Information provided:

■ ■ ■ ■

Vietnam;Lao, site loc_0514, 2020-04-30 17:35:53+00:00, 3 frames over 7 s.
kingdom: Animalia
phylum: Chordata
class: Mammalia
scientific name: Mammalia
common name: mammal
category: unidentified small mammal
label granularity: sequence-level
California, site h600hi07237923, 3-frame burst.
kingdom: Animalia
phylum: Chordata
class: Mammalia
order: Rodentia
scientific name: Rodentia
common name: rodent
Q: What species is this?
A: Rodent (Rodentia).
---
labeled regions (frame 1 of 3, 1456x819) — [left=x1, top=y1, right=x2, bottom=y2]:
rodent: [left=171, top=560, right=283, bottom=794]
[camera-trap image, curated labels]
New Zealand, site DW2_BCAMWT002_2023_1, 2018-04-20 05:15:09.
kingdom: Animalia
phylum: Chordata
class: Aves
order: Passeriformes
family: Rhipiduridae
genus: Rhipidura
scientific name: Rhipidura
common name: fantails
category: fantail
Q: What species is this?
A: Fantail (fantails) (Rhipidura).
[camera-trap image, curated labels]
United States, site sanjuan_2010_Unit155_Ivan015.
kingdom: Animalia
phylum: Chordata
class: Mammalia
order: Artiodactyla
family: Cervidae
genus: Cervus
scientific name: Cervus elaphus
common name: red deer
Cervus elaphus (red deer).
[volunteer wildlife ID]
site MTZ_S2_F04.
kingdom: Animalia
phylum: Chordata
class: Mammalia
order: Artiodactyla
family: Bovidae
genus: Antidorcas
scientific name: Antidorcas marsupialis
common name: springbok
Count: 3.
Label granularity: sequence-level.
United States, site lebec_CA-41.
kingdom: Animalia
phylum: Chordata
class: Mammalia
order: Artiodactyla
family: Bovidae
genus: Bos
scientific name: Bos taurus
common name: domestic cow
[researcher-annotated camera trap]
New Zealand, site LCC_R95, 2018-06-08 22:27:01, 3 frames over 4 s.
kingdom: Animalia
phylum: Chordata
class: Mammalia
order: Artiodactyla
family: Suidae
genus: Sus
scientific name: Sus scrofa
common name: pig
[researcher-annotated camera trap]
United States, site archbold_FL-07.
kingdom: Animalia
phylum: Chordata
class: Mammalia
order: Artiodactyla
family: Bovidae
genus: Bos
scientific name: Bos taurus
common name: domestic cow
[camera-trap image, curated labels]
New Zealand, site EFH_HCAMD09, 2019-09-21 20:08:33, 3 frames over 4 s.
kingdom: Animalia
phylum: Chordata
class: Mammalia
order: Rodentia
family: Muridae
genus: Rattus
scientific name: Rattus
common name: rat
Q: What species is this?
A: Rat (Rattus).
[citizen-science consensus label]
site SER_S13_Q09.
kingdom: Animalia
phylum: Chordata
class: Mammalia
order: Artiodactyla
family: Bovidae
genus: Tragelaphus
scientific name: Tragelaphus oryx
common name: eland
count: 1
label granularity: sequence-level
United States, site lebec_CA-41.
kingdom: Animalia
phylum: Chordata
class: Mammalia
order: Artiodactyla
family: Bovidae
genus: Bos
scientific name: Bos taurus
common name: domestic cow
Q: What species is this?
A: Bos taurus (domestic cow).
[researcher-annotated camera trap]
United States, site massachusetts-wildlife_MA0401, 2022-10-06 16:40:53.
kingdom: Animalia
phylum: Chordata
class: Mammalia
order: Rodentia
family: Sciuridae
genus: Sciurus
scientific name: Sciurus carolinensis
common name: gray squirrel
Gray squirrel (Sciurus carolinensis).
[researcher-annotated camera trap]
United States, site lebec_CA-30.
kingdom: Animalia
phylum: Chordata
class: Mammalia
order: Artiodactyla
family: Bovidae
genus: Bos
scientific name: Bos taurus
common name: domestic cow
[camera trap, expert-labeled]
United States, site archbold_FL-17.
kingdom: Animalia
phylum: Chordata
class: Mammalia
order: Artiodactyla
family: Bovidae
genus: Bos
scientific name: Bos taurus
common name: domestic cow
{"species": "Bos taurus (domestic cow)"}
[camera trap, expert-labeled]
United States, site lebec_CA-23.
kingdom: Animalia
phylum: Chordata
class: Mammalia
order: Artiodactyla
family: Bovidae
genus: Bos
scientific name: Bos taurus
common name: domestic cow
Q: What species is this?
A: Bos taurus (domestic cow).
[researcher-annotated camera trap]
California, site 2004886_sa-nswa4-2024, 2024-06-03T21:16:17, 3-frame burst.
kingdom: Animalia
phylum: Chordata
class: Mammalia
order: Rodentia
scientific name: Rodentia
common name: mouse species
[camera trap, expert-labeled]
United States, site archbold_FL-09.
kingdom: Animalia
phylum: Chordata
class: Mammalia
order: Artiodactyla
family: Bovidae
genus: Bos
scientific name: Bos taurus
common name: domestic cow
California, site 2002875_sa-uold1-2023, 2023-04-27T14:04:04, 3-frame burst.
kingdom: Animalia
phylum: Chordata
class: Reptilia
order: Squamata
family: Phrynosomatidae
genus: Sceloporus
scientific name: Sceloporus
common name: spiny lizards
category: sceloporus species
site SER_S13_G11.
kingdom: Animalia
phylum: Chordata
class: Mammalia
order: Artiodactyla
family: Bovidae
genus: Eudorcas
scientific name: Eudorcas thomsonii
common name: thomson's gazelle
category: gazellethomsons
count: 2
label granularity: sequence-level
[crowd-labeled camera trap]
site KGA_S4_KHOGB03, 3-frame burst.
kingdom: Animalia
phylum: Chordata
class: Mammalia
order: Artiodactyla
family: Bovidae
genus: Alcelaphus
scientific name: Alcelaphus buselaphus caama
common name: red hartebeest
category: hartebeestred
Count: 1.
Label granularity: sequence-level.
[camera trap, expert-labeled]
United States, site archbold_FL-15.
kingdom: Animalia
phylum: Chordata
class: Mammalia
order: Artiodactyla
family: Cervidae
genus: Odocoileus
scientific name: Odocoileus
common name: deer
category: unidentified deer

■ ■ ■ ■

Action item:
The complete material should be output once more, word for word.

Task result:
Vietnam;Lao, site loc_0514, 2020-04-30 17:35:53+00:00, 3 frames over 7 s.
kingdom: Animalia
phylum: Chordata
class: Mammalia
scientific name: Mammalia
common name: mammal
category: unidentified small mammal
label granularity: sequence-level
California, site h600hi07237923, 3-frame burst.
kingdom: Animalia
phylum: Chordata
class: Mammalia
order: Rodentia
scientific name: Rodentia
common name: rodent
Q: What species is this?
A: Rodent (Rodentia).
---
labeled regions (frame 1 of 3, 1456x819) — [left=x1, top=y1, right=x2, bottom=y2]:
rodent: [left=171, top=560, right=283, bottom=794]
[camera-trap image, curated labels]
New Zealand, site DW2_BCAMWT002_2023_1, 2018-04-20 05:15:09.
kingdom: Animalia
phylum: Chordata
class: Aves
order: Passeriformes
family: Rhipiduridae
genus: Rhipidura
scientific name: Rhipidura
common name: fantails
category: fantail
Q: What species is this?
A: Fantail (fantails) (Rhipidura).
[camera-trap image, curated labels]
United States, site sanjuan_2010_Unit155_Ivan015.
kingdom: Animalia
phylum: Chordata
class: Mammalia
order: Artiodactyla
family: Cervidae
genus: Cervus
scientific name: Cervus elaphus
common name: red deer
Cervus elaphus (red deer).
[volunteer wildlife ID]
site MTZ_S2_F04.
kingdom: Animalia
phylum: Chordata
class: Mammalia
order: Artiodactyla
family: Bovidae
genus: Antidorcas
scientific name: Antidorcas marsupialis
common name: springbok
Count: 3.
Label granularity: sequence-level.
United States, site lebec_CA-41.
kingdom: Animalia
phylum: Chordata
class: Mammalia
order: Artiodactyla
family: Bovidae
genus: Bos
scientific name: Bos taurus
common name: domestic cow
[researcher-annotated camera trap]
New Zealand, site LCC_R95, 2018-06-08 22:27:01, 3 frames over 4 s.
kingdom: Animalia
phylum: Chordata
class: Mammalia
order: Artiodactyla
family: Suidae
genus: Sus
scientific name: Sus scrofa
common name: pig
[researcher-annotated camera trap]
United States, site archbold_FL-07.
kingdom: Animalia
phylum: Chordata
class: Mammalia
order: Artiodactyla
family: Bovidae
genus: Bos
scientific name: Bos taurus
common name: domestic cow
[camera-trap image, curated labels]
New Zealand, site EFH_HCAMD09, 2019-09-21 20:08:33, 3 frames over 4 s.
kingdom: Animalia
phylum: Chordata
class: Mammalia
order: Rodentia
family: Muridae
genus: Rattus
scientific name: Rattus
common name: rat
Q: What species is this?
A: Rat (Rattus).
[citizen-science consensus label]
site SER_S13_Q09.
kingdom: Animalia
phylum: Chordata
class: Mammalia
order: Artiodactyla
family: Bovidae
genus: Tragelaphus
scientific name: Tragelaphus oryx
common name: eland
count: 1
label granularity: sequence-level
United States, site lebec_CA-41.
kingdom: Animalia
phylum: Chordata
class: Mammalia
order: Artiodactyla
family: Bovidae
genus: Bos
scientific name: Bos taurus
common name: domestic cow
Q: What species is this?
A: Bos taurus (domestic cow).
[researcher-annotated camera trap]
United States, site massachusetts-wildlife_MA0401, 2022-10-06 16:40:53.
kingdom: Animalia
phylum: Chordata
class: Mammalia
order: Rodentia
family: Sciuridae
genus: Sciurus
scientific name: Sciurus carolinensis
common name: gray squirrel
Gray squirrel (Sciurus carolinensis).
[researcher-annotated camera trap]
United States, site lebec_CA-30.
kingdom: Animalia
phylum: Chordata
class: Mammalia
order: Artiodactyla
family: Bovidae
genus: Bos
scientific name: Bos taurus
common name: domestic cow
[camera trap, expert-labeled]
United States, site archbold_FL-17.
kingdom: Animalia
phylum: Chordata
class: Mammalia
order: Artiodactyla
family: Bovidae
genus: Bos
scientific name: Bos taurus
common name: domestic cow
{"species": "Bos taurus (domestic cow)"}
[camera trap, expert-labeled]
United States, site lebec_CA-23.
kingdom: Animalia
phylum: Chordata
class: Mammalia
order: Artiodactyla
family: Bovidae
genus: Bos
scientific name: Bos taurus
common name: domestic cow
Q: What species is this?
A: Bos taurus (domestic cow).
[researcher-annotated camera trap]
California, site 2004886_sa-nswa4-2024, 2024-06-03T21:16:17, 3-frame burst.
kingdom: Animalia
phylum: Chordata
class: Mammalia
order: Rodentia
scientific name: Rodentia
common name: mouse species
[camera trap, expert-labeled]
United States, site archbold_FL-09.
kingdom: Animalia
phylum: Chordata
class: Mammalia
order: Artiodactyla
family: Bovidae
genus: Bos
scientific name: Bos taurus
common name: domestic cow
California, site 2002875_sa-uold1-2023, 2023-04-27T14:04:04, 3-frame burst.
kingdom: Animalia
phylum: Chordata
class: Reptilia
order: Squamata
family: Phrynosomatidae
genus: Sceloporus
scientific name: Sceloporus
common name: spiny lizards
category: sceloporus species
site SER_S13_G11.
kingdom: Animalia
phylum: Chordata
class: Mammalia
order: Artiodactyla
family: Bovidae
genus: Eudorcas
scientific name: Eudorcas thomsonii
common name: thomson's gazelle
category: gazellethomsons
count: 2
label granularity: sequence-level
[crowd-labeled camera trap]
site KGA_S4_KHOGB03, 3-frame burst.
kingdom: Animalia
phylum: Chordata
class: Mammalia
order: Artiodactyla
family: Bovidae
genus: Alcelaphus
scientific name: Alcelaphus buselaphus caama
common name: red hartebeest
category: hartebeestred
Count: 1.
Label granularity: sequence-level.
[camera trap, expert-labeled]
United States, site archbold_FL-15.
kingdom: Animalia
phylum: Chordata
class: Mammalia
order: Artiodactyla
family: Cervidae
genus: Odocoileus
scientific name: Odocoileus
common name: deer
category: unidentified deer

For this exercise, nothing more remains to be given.